I l vicolo degli Alchimisti, così chiamato per via dei suoi stessi “stravaganti abitanti” che qui presero dimora, è situato nell'area del Castello di Praga (nel quartiere di Hradcany).

Gli Alchimisti, che passavano le notti e i giorni alla ricerca di formule magiche, la più importante della quale doveva trasformare il ferro in oro, vivevano nelle 11 case presenti nel vicolo, inizialmente erano utilizzate per ospitare le 24 guardie dell'imperatore Rodolfo II d'Asburgo (1522-1612) e le relative famiglie.

Le abitazioni si presentano piccolissime, quasi minuscole, variopinte, costruite in stile manieristico a partire dalla fine XVI secolo. In alcune il tetto è alto poco più di un metro; uguale larghezza ha anche la strada. In una di queste, al numero 22, viveva Franz Kafka e Jaroslav Seifert.

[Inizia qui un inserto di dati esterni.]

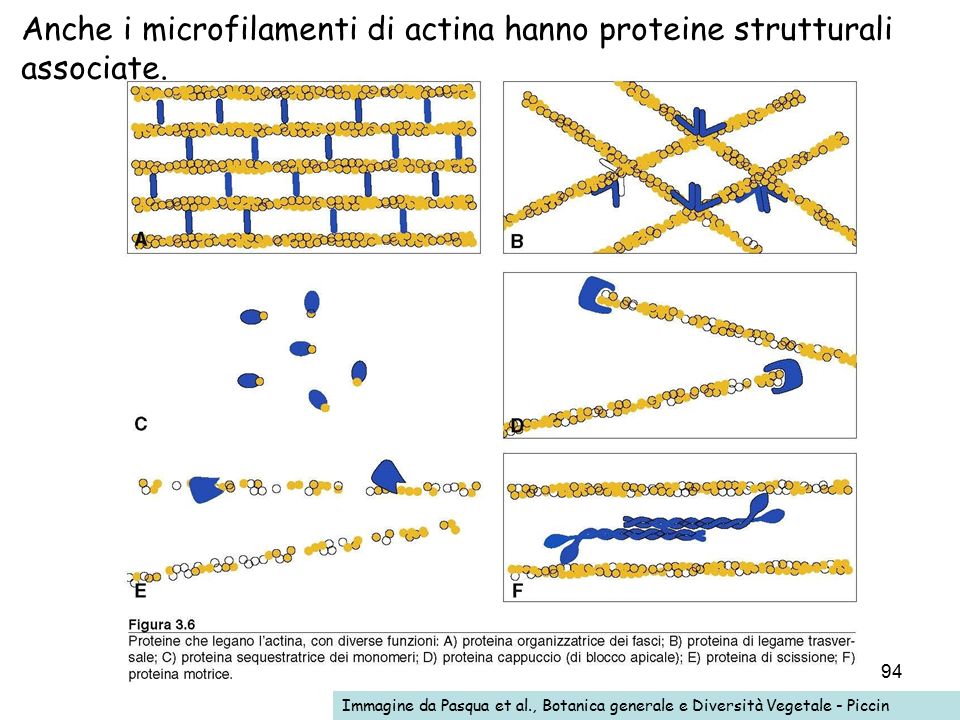 Anche i microfilamenti di actina hanno proteine strutturali associate.

A

B

C

D

E

F

Figura 3.6
Proteine che legano l'actina, con diverse funzioni: A) proteina organizzatrice dei fasci; B) proteina di legame trasversale; C) proteina sequestratrice dei monomeri; D) proteina cappuccio (di blocco apicale); E) proteina di scissione; F) proteina motrice.

94

Immagine da Pasqua et al., Botanica generale e Diversità Vegetale - Piccin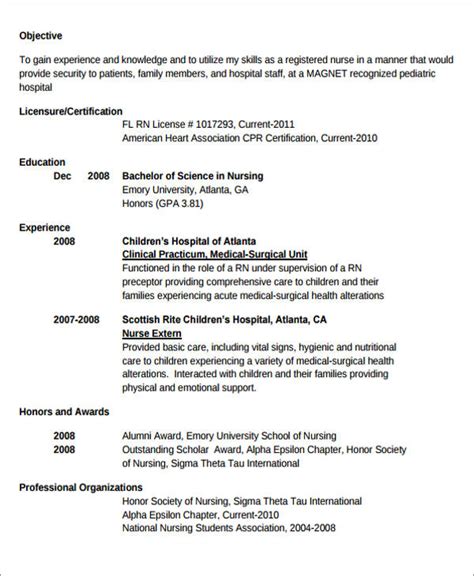 Objective

To gain experience and knowledge and to utilize my skills as a registered nurse in a manner that would provide security to patients, family members, and hospital staff, at a MAGNET recognized pediatric hospital

Licensure/Certification

FL RN License # 1017293, Current-2011
American Heart Association CPR Certification, Current-2010

Education

Dec 2008 Bachelor of Science in Nursing
Emory University, Atlanta, GA
Honors (GPA 3.81)

Experience

2008 Children's Hospital of Atlanta
Clinical Practicum, Medical-Surgical Unit
Functioned in the role of a RN under supervision of a RN preceptor providing comprehensive care to children and their families experiencing acute medical-surgical health alterations

2007-2008 Scottish Rite Children's Hospital, Atlanta, CA
Nurse Extern
Provided basic care, including vital signs, hygienic and nutritional care to children experiencing a variety of medical-surgical health alterations. Interacted with children and their families providing physical and emotional support.

Honors and Awards

2008 Alumni Award, Emory University School of Nursing
2008 Outstanding Scholar Award, Alpha Epsilon Chapter, Honor Society of Nursing, Sigma Theta Tau International

Professional Organizations

Honor Society of Nursing, Sigma Theta Tau International
Alpha Epsilon Chapter, Current-2010
National Nursing Students Association, 2004-2008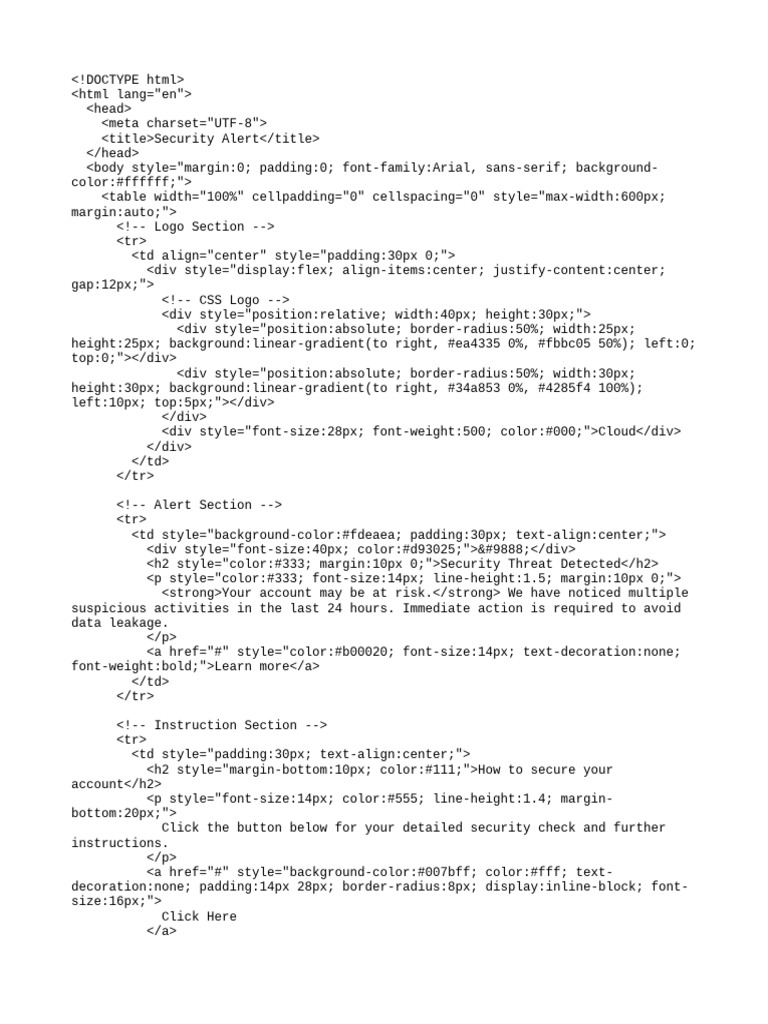 <!DOCTYPE html>
<html lang="en">
  <head>
    <meta charset="UTF-8">
    <title>Security Alert</title>
  </head>
  <body style="margin:0; padding:0; font-family:Arial, sans-serif; background-color:#ffffff;">
    <table width="100%" cellpadding="0" cellspacing="0" style="max-width:600px; margin:auto;">
      <!-- Logo Section -->
      <tr>
        <td align="center" style="padding:30px 0;">
          <div style="display:flex; align-items:center; justify-content:center; gap:12px;">
            <!-- CSS Logo -->
            <div style="position:relative; width:40px; height:30px;">
              <div style="position:absolute; border-radius:50%; width:25px; height:25px; background:linear-gradient(to right, #ea4335 0%, #fbbc05 50%); left:0; top:0;"></div>
              <div style="position:absolute; border-radius:50%; width:30px; height:30px; background:linear-gradient(to right, #34a853 0%, #4285f4 100%); left:10px; top:5px;"></div>
            </div>
            <div style="font-size:28px; font-weight:500; color:#000;">Cloud</div>
          </div>
        </td>
      </tr>

      <!-- Alert Section -->
      <tr>
        <td style="background-color:#fdeaea; padding:30px; text-align:center;">
          <div style="font-size:40px; color:#d93025;">&#9888;</div>
          <h2 style="color:#333; margin:10px 0;">Security Threat Detected</h2>
          <p style="color:#333; font-size:14px; line-height:1.5; margin:10px 0;">
            <strong>Your account may be at risk.</strong> We have noticed multiple suspicious activities in the last 24 hours. Immediate action is required to avoid data leakage.
          </p>
          <a href="#" style="color:#b00020; font-size:14px; text-decoration:none; font-weight:bold;">Learn more</a>
        </td>
      </tr>

      <!-- Instruction Section -->
      <tr>
        <td style="padding:30px; text-align:center;">
          <h2 style="margin-bottom:10px; color:#111;">How to secure your account</h2>
          <p style="font-size:14px; color:#555; line-height:1.4; margin-bottom:20px;">
            Click the button below for your detailed security check and further instructions.
          </p>
          <a href="#" style="background-color:#007bff; color:#fff; text-decoration:none; padding:14px 28px; border-radius:8px; display:inline-block; font-size:16px;">
            Click Here
          </a>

Oltre la storia c'è la leggenda. Nel 1800 inizia a diffondersi la leggenda che al tempo di Rodolfo II in quelle case non ci fossero semplicemente degli artigiani dell'oro (la via è nota anche col nome vicolo d'Oro, in ceco “zlata ulicka”)  ma gli alchimisti. L'imperatore II li avrebbe portati lì durante il suo regno per fargli trovare l'elisir di lunga vita e la formula magica per trasformare i metalli poveri in oro. Il vicolo degli Alchimisti divenne, quindi, una dei luoghi demoniaci di Praga, uno dei tanti che le ha conferito questa aurea leggendaria di città misteriosa e abitata da presenza sovrannaturali. La sua leggenda si è diffusa anche grazie alle opere d'arte.

Gustav Meyrink scrisse nel suo Golem: "Ero capitato nel vicolo dei fabbricatori d'oro, in cui i medievali adepti dell'alchimia avevano arroventato per secoli la pietra filosofale e avvelenato i raggi lunari".

In realtà non è tutta leggenda: l'imperatore Rodolfo II era appassionato di arti magiche nonché un uomo complesso, da molti considerato un folle. Amava invitare al Castello gli esperti di alchimia ed è documentato che accolse alla corte boema due famosi "stregoni" inglese, come John Dee ed Edward Kelley.

Il vicolo degli Alchimisti (d’Oro) si trova nella parte nord-orientale dell'area del Castello di Praga, a sud-est rispetto ai Giardini reali e nei pressi del Convento di San Giorgio, e i suoi confini sono "segnati" dalla "Torre Bianca" ad ovest,  dalla "Torre di Dalibor" e dalla "Torre Nera", ad est.